[Stored data]

**********

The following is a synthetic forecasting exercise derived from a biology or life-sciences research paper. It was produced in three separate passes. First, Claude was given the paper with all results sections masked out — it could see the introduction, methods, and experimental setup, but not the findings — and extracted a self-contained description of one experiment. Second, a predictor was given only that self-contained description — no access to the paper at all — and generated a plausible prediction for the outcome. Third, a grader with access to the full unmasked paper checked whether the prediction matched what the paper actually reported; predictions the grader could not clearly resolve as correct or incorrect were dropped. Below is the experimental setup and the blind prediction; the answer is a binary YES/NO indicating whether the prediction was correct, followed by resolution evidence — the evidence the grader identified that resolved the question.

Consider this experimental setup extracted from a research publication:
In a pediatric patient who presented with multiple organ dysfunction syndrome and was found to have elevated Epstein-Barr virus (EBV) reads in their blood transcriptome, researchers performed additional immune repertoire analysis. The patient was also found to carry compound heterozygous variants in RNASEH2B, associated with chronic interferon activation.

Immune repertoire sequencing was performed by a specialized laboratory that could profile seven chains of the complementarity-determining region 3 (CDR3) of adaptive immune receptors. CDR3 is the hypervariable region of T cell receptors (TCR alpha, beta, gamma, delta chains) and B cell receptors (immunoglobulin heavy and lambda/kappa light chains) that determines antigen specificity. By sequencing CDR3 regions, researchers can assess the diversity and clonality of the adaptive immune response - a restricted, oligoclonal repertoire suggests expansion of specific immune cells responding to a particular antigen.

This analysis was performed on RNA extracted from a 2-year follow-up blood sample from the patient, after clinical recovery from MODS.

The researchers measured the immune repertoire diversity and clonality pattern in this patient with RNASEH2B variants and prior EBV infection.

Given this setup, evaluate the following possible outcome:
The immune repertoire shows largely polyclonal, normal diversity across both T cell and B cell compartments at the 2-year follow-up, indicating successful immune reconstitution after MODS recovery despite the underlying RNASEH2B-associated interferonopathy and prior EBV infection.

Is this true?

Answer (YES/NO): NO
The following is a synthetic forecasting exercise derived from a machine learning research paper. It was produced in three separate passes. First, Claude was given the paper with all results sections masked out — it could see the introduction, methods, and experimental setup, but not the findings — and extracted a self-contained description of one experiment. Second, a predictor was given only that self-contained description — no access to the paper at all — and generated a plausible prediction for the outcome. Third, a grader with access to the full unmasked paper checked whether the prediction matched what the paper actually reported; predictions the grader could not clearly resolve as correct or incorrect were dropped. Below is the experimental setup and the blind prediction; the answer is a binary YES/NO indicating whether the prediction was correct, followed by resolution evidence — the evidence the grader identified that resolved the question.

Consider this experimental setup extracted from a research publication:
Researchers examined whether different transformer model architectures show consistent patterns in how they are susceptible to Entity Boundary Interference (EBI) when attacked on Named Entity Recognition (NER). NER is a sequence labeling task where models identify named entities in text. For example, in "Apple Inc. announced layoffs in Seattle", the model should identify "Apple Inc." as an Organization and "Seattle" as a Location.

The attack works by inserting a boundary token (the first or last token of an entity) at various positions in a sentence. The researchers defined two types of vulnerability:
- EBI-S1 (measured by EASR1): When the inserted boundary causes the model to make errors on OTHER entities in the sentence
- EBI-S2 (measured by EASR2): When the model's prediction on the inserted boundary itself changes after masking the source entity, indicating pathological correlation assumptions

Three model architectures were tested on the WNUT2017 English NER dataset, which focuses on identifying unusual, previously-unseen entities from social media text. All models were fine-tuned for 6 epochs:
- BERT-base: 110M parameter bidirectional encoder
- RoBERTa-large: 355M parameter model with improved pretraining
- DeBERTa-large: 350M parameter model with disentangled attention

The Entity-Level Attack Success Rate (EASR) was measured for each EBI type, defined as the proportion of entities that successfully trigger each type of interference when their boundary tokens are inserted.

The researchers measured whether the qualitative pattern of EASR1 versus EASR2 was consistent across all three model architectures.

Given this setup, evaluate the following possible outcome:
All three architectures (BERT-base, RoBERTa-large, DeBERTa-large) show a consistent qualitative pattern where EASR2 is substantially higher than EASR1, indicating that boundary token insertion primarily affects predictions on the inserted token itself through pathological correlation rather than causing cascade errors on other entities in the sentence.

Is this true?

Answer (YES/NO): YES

**********

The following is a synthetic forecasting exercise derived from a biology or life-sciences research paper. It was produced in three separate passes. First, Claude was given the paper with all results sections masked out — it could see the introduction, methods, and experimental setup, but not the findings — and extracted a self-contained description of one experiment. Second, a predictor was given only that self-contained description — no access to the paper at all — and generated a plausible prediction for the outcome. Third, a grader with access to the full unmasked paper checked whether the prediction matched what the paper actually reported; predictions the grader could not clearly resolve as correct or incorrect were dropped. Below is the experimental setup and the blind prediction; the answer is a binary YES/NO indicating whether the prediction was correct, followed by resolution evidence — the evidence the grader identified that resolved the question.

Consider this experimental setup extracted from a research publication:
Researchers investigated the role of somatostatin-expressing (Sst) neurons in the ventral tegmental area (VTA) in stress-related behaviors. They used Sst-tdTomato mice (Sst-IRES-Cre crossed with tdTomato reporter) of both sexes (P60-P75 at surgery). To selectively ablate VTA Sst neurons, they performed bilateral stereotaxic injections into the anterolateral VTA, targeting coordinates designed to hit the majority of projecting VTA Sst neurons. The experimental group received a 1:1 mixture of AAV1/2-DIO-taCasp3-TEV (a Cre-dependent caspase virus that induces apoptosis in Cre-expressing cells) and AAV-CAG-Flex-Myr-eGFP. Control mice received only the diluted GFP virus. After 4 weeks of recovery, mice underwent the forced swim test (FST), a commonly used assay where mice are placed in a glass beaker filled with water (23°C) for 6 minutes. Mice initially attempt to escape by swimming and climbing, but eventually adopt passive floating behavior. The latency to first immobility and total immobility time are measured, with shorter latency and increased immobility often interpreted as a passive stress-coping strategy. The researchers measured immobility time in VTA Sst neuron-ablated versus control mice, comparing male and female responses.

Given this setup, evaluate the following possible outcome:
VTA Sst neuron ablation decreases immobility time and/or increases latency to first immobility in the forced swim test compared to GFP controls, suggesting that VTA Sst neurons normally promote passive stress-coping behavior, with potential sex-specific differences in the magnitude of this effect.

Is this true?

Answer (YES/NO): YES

**********

§ EXERCISE DESCRIPTION
Copy out every line from the data above in which the word "base" occurs.

§ RESULT OF THIS TASK
- BERT-base: 110M parameter bidirectional encoder
All three architectures (BERT-base, RoBERTa-large, DeBERTa-large) show a consistent qualitative pattern where EASR2 is substantially higher than EASR1, indicating that boundary token insertion primarily affects predictions on the inserted token itself through pathological correlation rather than causing cascade errors on other entities in the sentence.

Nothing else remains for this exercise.